Dreaming is no different. Whether you can paint beautifully textured mountains or draw a simple straight line, your dreams introduce a dopaminergic state that parallels the activity of the schizophrenic’s hallucinatory brain and the musician’s creative process. In all cases, physical reality is superseded and the limitations of everyday life are destroyed. This dopamine release functions as a kind of psychosis which may even have the potential to answer some of your conscious and subconscious queries. Studies show that dreaming enables people to gain clarity in decision-making, providing creative solutions to problems they would not have entertained otherwise.

You don’t have to be a poet or a physicist to experience the vivacity enabled by dopamine. All you have to do is shut your eyes and dream.

5. Focusing on sensory experiences enables a better balance of dopamine and leads to a deeper sense of fulfillment.

The cells that produce dopamine may only comprise a miniscule .0005% of the human brain, but dopamine levels dictate a variety of human behaviors. Studies show that this one chemical actually tells us which political party we lean towards, with more dopaminergic people following more liberal parties and those with less dopamine populating a more conservative ideology. Still, dopamine is only one neurotransmitter in the multitudinous story of the human brain. More influential than dopamine are the other factors that weigh on a person’s personality, such as upbringing, habits and genetics.

Scientists at the University of California conducted research which found that a particular gene of human DNA, the DRD4 gene or the 7R allele, conducts the risk-taking and novelty-seeking portions of our lives. Their research also showed that this dopamine-driven gene is more common in populations that had migrated from their original land. With every 1,000 miles traversed through unknown territories and inhospitable climates, the likelihood of a 7R allele appearance increased by 4.3%. Such attributes were beneficial to our early ancestors just as they allowed for our more recent relatives to establish countries despite fear and difficulty. In fact, the United States boasts a highly dopaminergic population due to its assemblage of immigrants. 

Dopamine is the force behind relentless innovation, but it fails to unlock arguably the most talked about, philosophized, sought-after human experience—happiness. The authors advocate for a better balance of the dopamine neurotransmitter with other brain chemicals like serotonin in order for the brain to maintain a better, more contented balance. Knowledge of the brain’s internal activity may be the first step towards fostering this more equitable relationship within the mind. While dopamine is a force of unconquerable progress, it also prevents people from taking the time to consider the consequences of their achievements, which may not be as wholly positive or beneficial as they seem. Advancements in industry and technology, like the growth of Artificial Intelligence, present society with new, oftentimes dangerous dilemmas.

In an era of constant information, it’s a challenge to bypass the trap of the solely dopaminergic way of life. An appreciation for the present is a difficult mentality to cultivate, but it is integral to happiness and satisfaction beyond endless, exhausting achievement. Paying attention to your surroundings in the moment actually works to release dopamine as it unleashes a wealth of new and surprising events that you can only experience through active awareness. Modern-day habits of multitasking rail against this, actually proving to be incredibly inefficient since your brain must split its energy between two tasks, neither one done properly. One way to create a more balanced mind is to create. It’s simple. Creative activities like knitting, gardening, or cooking engage the physical world with the hands, unlocking benefits for the dopaminergic and non-dopaminergic chemicals in the brain.

Though it can be counter-cultural and chemically difficult to dim your dopamine and grow grateful for the physical moment, it’s rejuvenating. Understanding just a fraction of the human brain illuminates a surprising range of human experiences and empowers individuals to live more mindfully, turning away from complacency and nurturing the moment.

■ Work instruction 1
Rewrite the part of the dopamine passage that opens with the words containing "5. Focusing on" and closes with "habits and genetics.", putting "complex" in place of "multitudinous".
■ Work instruction 2
According to the dopamine passage, by how much did the likelihood of a 7R allele appearance increase with every 1,000 miles traversed?

■ Supplied material
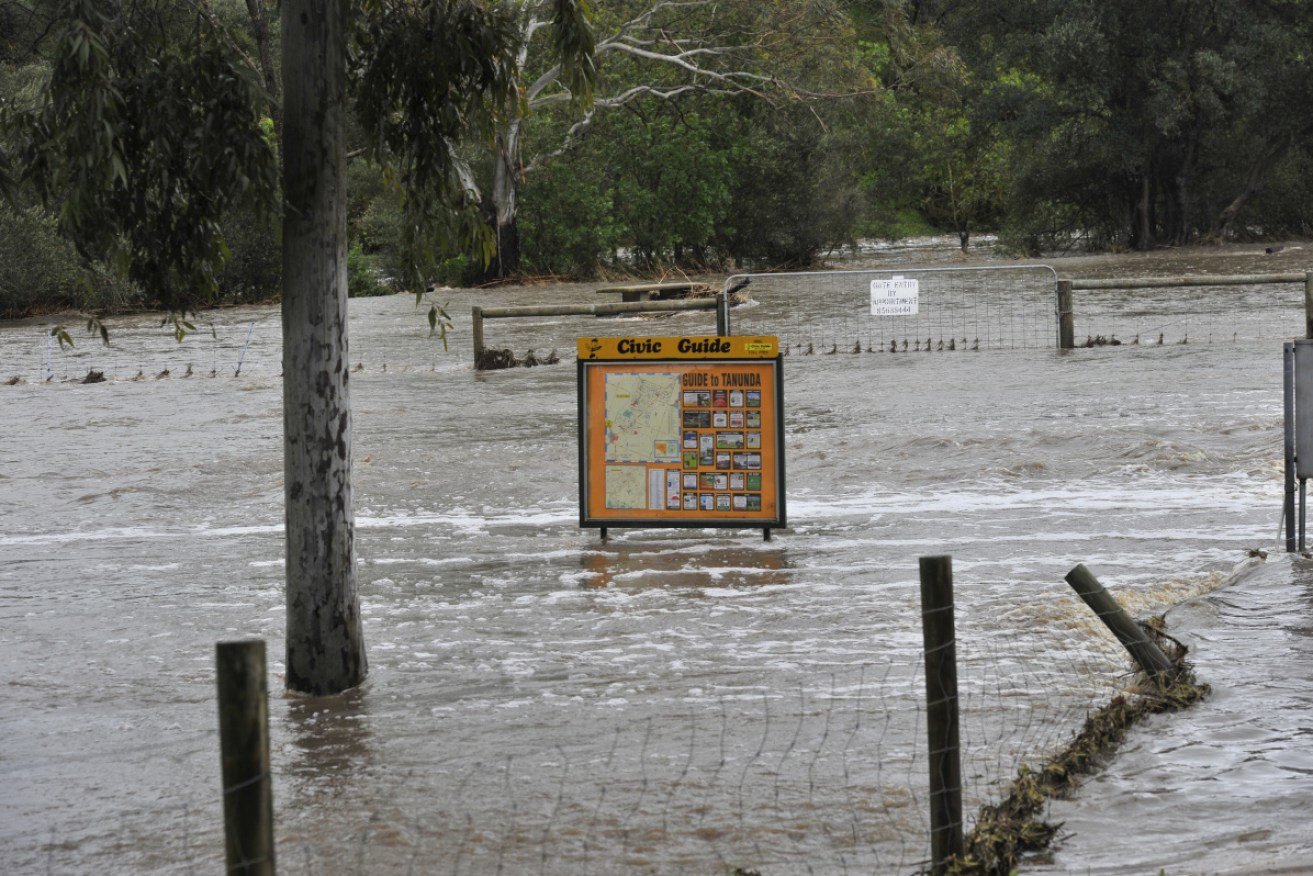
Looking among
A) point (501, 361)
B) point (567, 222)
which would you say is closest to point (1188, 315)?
point (501, 361)

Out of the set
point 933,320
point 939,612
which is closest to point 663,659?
point 939,612

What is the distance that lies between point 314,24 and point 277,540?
17.4ft

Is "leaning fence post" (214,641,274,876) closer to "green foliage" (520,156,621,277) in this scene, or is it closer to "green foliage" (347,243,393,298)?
"green foliage" (347,243,393,298)

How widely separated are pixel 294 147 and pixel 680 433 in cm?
435

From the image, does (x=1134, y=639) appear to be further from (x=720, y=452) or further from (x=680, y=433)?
(x=680, y=433)

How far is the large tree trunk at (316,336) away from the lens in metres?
7.23

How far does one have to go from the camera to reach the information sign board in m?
10.8

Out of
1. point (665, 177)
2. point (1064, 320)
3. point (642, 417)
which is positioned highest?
point (665, 177)

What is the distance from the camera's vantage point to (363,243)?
55312 mm

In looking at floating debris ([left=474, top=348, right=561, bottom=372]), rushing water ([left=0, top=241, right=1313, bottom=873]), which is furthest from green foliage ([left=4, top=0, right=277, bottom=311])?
floating debris ([left=474, top=348, right=561, bottom=372])

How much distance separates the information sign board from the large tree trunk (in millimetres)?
3738

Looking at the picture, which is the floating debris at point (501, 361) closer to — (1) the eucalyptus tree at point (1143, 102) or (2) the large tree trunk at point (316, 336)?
(2) the large tree trunk at point (316, 336)

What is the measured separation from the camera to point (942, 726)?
4.92 m

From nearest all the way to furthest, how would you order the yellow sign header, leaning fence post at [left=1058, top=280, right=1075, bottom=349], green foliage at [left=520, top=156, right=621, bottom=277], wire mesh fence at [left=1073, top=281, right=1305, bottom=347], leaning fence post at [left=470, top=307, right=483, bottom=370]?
the yellow sign header < leaning fence post at [left=1058, top=280, right=1075, bottom=349] < leaning fence post at [left=470, top=307, right=483, bottom=370] < wire mesh fence at [left=1073, top=281, right=1305, bottom=347] < green foliage at [left=520, top=156, right=621, bottom=277]
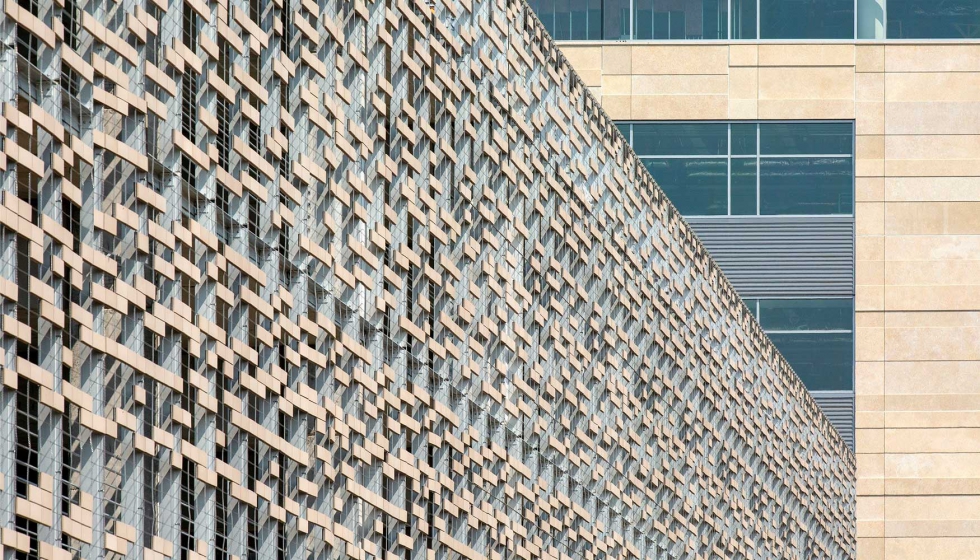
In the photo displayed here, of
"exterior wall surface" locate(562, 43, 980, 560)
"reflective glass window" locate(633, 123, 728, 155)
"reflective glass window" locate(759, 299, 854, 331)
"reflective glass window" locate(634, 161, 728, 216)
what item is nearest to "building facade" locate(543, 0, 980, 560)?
"exterior wall surface" locate(562, 43, 980, 560)

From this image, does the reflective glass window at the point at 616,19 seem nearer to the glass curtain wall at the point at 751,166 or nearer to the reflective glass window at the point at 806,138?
the glass curtain wall at the point at 751,166

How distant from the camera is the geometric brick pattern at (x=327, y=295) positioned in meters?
7.47

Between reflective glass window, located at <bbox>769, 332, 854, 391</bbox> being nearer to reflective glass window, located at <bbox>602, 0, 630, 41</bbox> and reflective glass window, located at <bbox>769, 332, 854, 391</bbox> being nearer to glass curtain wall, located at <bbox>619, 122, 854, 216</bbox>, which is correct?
glass curtain wall, located at <bbox>619, 122, 854, 216</bbox>

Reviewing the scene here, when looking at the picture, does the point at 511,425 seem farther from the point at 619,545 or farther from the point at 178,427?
the point at 178,427

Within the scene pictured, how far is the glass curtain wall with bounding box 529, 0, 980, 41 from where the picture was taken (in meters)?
46.0

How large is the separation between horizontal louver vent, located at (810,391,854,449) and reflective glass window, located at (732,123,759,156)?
6.08 metres

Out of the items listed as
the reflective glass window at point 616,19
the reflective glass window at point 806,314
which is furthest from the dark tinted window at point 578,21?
the reflective glass window at point 806,314

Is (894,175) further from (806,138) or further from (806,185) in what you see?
(806,138)

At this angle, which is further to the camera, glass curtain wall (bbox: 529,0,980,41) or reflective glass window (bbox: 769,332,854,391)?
glass curtain wall (bbox: 529,0,980,41)

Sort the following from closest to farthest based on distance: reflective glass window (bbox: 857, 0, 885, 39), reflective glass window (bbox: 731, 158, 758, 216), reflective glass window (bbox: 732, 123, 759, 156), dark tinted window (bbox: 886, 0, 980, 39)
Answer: reflective glass window (bbox: 731, 158, 758, 216) < reflective glass window (bbox: 732, 123, 759, 156) < dark tinted window (bbox: 886, 0, 980, 39) < reflective glass window (bbox: 857, 0, 885, 39)

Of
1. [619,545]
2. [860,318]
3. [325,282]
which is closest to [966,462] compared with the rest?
[860,318]

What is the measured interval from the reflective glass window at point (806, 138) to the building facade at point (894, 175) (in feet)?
0.69

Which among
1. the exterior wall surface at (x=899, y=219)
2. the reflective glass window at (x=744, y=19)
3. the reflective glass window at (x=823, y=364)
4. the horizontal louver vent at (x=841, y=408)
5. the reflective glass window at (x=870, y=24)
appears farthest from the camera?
the reflective glass window at (x=744, y=19)

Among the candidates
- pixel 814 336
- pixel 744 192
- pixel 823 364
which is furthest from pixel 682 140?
pixel 823 364
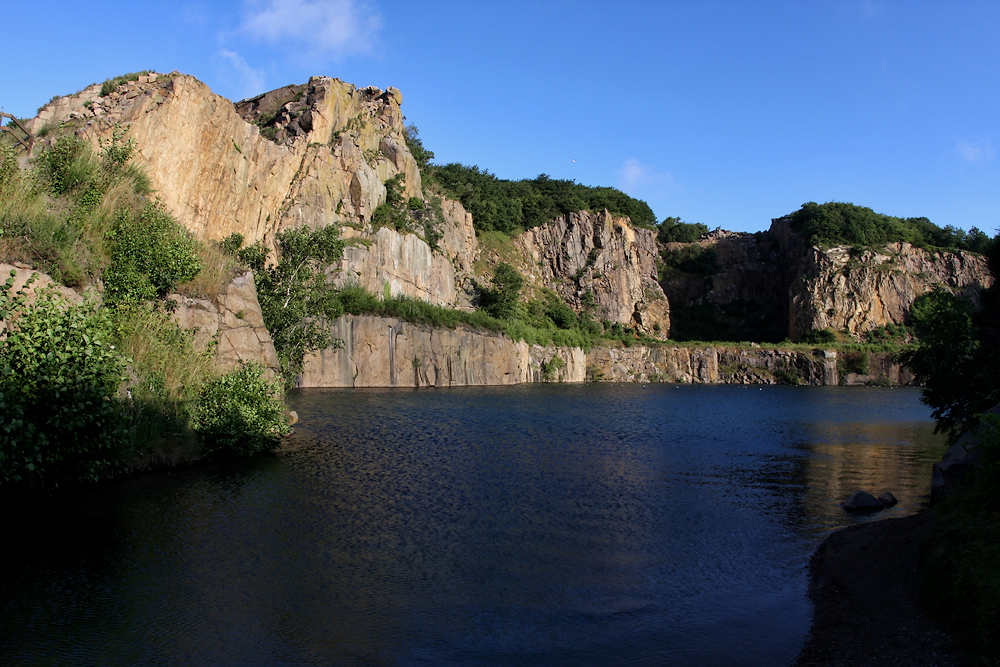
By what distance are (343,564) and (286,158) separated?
46894 mm

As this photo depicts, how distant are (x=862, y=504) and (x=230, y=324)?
1981cm

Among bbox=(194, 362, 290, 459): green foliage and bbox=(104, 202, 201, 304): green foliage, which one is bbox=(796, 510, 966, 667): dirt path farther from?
bbox=(104, 202, 201, 304): green foliage

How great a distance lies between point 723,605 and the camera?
9.76m

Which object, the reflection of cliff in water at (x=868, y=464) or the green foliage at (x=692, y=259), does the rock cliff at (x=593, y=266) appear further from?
the reflection of cliff in water at (x=868, y=464)

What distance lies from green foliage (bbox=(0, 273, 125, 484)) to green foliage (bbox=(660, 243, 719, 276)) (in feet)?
339

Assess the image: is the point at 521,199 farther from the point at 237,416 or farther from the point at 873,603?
the point at 873,603

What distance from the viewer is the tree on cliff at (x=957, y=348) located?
17266 millimetres

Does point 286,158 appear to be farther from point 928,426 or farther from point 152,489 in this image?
point 928,426

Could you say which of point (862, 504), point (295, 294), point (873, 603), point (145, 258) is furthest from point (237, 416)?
point (295, 294)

■ Response box 1
5. Focusing on sensory experiences enables a better balance of dopamine and leads to a deeper sense of fulfillment.

The cells that produce dopamine may only comprise a miniscule .0005% of the human brain, but dopamine levels dictate a variety of human behaviors. Studies show that this one chemical actually tells us which political party we lean towards, with more dopaminergic people following more liberal parties and those with less dopamine populating a more conservative ideology. Still, dopamine is only one neurotransmitter in the complex story of the human brain. More influential than dopamine are the other factors that weigh on a person’s personality, such as upbringing, habits and genetics.

■ Response box 2
By 4.3%.